◆ **What the task asks**
Reproduce the records verbatim, starting with the line that contains "Which would you say, of" and continuing through the end of the records, with both ends included. Omit the pictures from your reproduction.

(Records of scene-based questions)
start

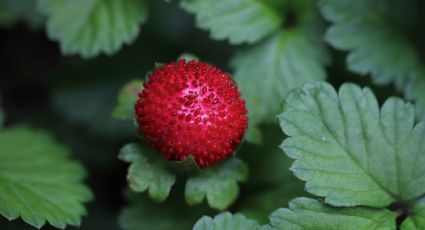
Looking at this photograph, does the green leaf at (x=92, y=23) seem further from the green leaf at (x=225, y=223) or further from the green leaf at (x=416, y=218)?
the green leaf at (x=416, y=218)

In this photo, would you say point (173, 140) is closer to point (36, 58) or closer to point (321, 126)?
point (321, 126)

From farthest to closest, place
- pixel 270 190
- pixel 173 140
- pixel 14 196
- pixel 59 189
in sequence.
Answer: pixel 270 190
pixel 59 189
pixel 14 196
pixel 173 140

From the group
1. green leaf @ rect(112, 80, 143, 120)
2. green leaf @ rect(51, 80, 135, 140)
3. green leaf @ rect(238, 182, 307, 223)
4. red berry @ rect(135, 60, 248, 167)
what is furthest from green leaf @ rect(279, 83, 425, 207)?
green leaf @ rect(51, 80, 135, 140)

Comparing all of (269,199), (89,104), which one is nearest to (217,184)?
(269,199)

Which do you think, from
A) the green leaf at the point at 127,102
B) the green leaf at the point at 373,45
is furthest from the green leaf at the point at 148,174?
the green leaf at the point at 373,45

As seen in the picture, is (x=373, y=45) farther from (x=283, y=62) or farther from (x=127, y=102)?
(x=127, y=102)

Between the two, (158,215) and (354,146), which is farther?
(158,215)

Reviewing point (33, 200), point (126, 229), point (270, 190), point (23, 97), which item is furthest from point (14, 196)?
point (23, 97)
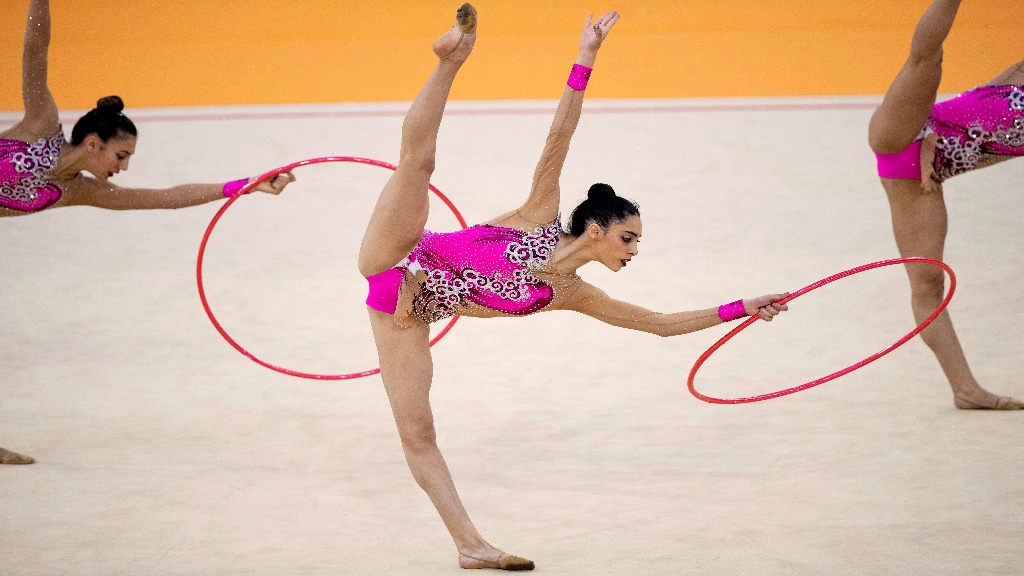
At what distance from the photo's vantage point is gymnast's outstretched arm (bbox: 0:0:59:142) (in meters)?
4.10

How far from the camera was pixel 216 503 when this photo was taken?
3883 millimetres

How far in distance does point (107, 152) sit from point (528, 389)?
6.58 feet

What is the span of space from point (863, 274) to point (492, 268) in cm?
352

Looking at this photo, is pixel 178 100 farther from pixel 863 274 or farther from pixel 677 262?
pixel 863 274

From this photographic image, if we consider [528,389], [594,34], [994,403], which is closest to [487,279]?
[594,34]

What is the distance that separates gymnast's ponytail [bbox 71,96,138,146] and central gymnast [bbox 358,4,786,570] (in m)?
1.47

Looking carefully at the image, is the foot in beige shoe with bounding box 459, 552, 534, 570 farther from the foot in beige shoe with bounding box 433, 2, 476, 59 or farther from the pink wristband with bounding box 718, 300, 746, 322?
the foot in beige shoe with bounding box 433, 2, 476, 59

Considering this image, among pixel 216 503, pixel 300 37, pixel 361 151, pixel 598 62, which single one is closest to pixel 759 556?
pixel 216 503

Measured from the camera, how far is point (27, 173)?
4.23 metres

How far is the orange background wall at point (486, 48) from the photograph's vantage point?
31.1 feet

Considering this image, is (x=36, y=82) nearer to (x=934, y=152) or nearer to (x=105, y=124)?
(x=105, y=124)

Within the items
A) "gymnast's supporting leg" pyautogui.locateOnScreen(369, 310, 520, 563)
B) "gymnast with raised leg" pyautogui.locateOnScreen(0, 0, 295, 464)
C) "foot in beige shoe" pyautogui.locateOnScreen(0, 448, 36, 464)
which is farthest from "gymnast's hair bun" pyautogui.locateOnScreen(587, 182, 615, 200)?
"foot in beige shoe" pyautogui.locateOnScreen(0, 448, 36, 464)

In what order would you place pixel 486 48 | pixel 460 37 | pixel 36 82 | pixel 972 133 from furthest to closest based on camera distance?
1. pixel 486 48
2. pixel 972 133
3. pixel 36 82
4. pixel 460 37

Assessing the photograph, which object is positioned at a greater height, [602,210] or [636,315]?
[602,210]
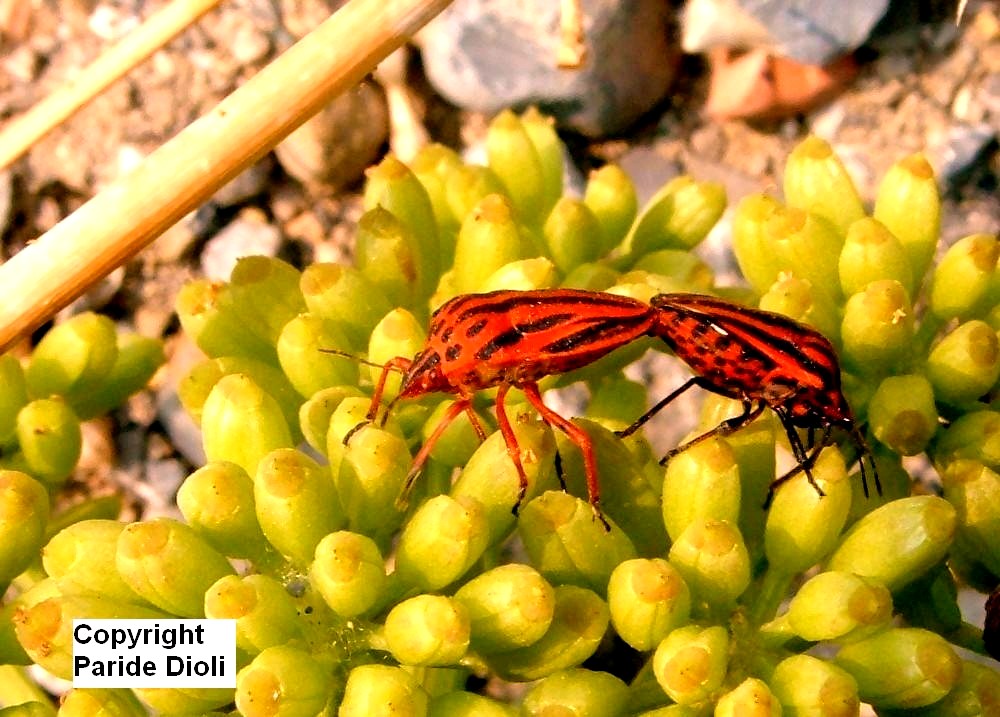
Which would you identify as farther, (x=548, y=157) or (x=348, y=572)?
(x=548, y=157)

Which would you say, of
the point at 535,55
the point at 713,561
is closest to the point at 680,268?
the point at 713,561

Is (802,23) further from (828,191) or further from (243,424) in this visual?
(243,424)

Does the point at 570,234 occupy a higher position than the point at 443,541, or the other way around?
the point at 570,234

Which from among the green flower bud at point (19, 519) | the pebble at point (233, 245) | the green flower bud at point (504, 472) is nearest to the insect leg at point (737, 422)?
the green flower bud at point (504, 472)

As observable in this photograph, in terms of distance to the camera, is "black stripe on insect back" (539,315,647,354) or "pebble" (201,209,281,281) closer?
"black stripe on insect back" (539,315,647,354)

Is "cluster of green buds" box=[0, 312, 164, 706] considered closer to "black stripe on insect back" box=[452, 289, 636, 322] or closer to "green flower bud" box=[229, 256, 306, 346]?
"green flower bud" box=[229, 256, 306, 346]

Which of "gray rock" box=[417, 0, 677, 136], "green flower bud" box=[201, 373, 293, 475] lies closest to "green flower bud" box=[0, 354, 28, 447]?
"green flower bud" box=[201, 373, 293, 475]

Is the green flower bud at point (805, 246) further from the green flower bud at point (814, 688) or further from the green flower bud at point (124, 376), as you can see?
the green flower bud at point (124, 376)
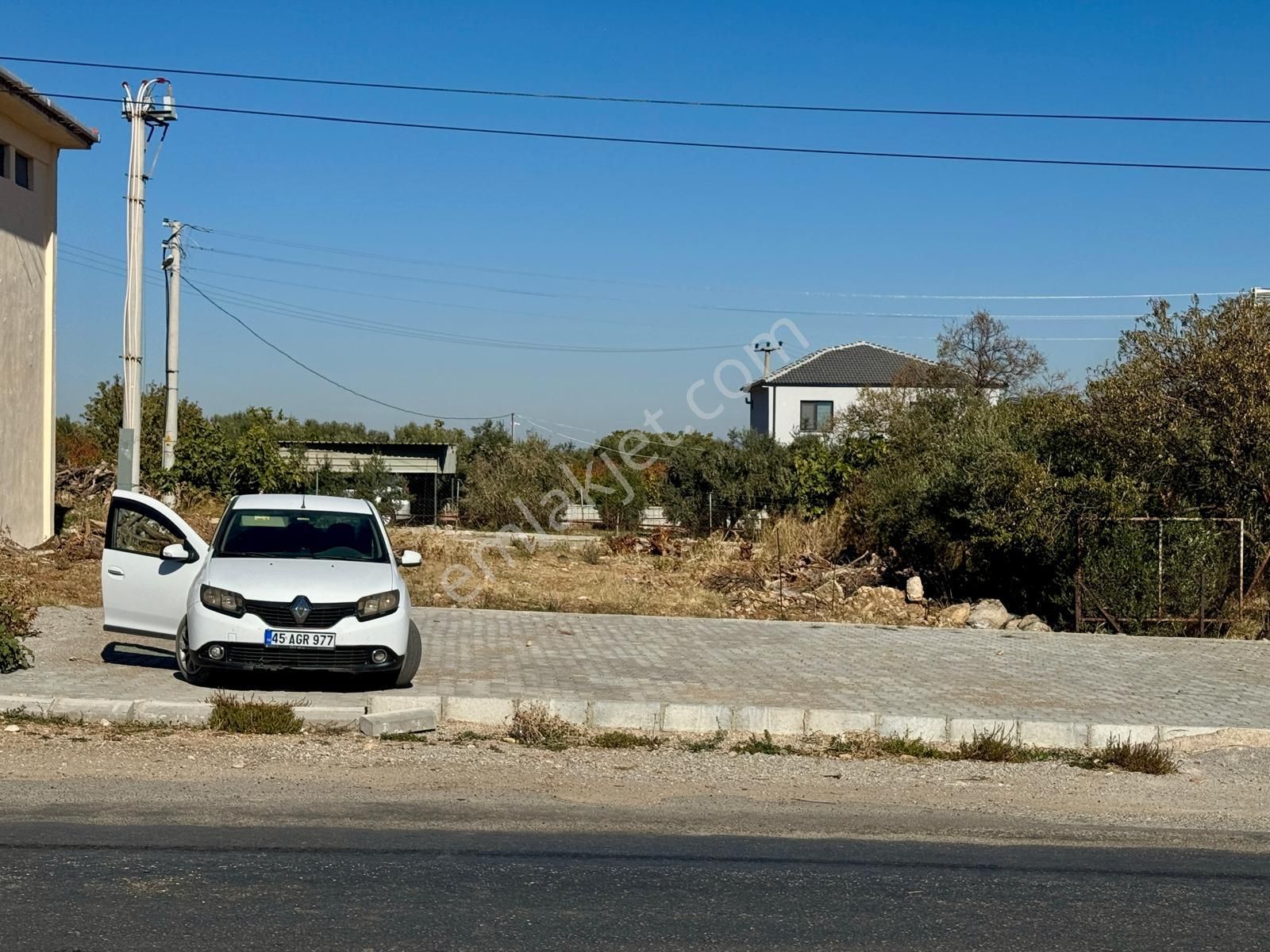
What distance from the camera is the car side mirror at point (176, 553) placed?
429 inches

end

◆ **Correct answer**
Which would you say, of
the point at 535,55
the point at 713,561
is closest to the point at 680,268?
the point at 713,561

Is (802,23) further from (828,191) or further from (243,424) in this visual?
(243,424)

Does the point at 570,234 occupy a higher position than the point at 443,541, or the other way around?
the point at 570,234

Which from among the green flower bud at point (19, 519) | the pebble at point (233, 245) | the green flower bud at point (504, 472) is nearest to the insect leg at point (737, 422)?
the green flower bud at point (504, 472)

As observable in this photograph, in terms of distance to the camera, is "black stripe on insect back" (539,315,647,354) or "pebble" (201,209,281,281) closer?
"black stripe on insect back" (539,315,647,354)

Is "cluster of green buds" box=[0, 312, 164, 706] considered closer to "black stripe on insect back" box=[452, 289, 636, 322] or closer to "green flower bud" box=[229, 256, 306, 346]?
"green flower bud" box=[229, 256, 306, 346]

Which of "gray rock" box=[417, 0, 677, 136], "green flower bud" box=[201, 373, 293, 475] lies closest to "green flower bud" box=[0, 354, 28, 447]?
"green flower bud" box=[201, 373, 293, 475]

Is the green flower bud at point (805, 246) further from the green flower bud at point (814, 688) or further from the green flower bud at point (124, 376), as you can see?
the green flower bud at point (124, 376)
What distance from the camera is the car side mirror at point (176, 553) placed?
429 inches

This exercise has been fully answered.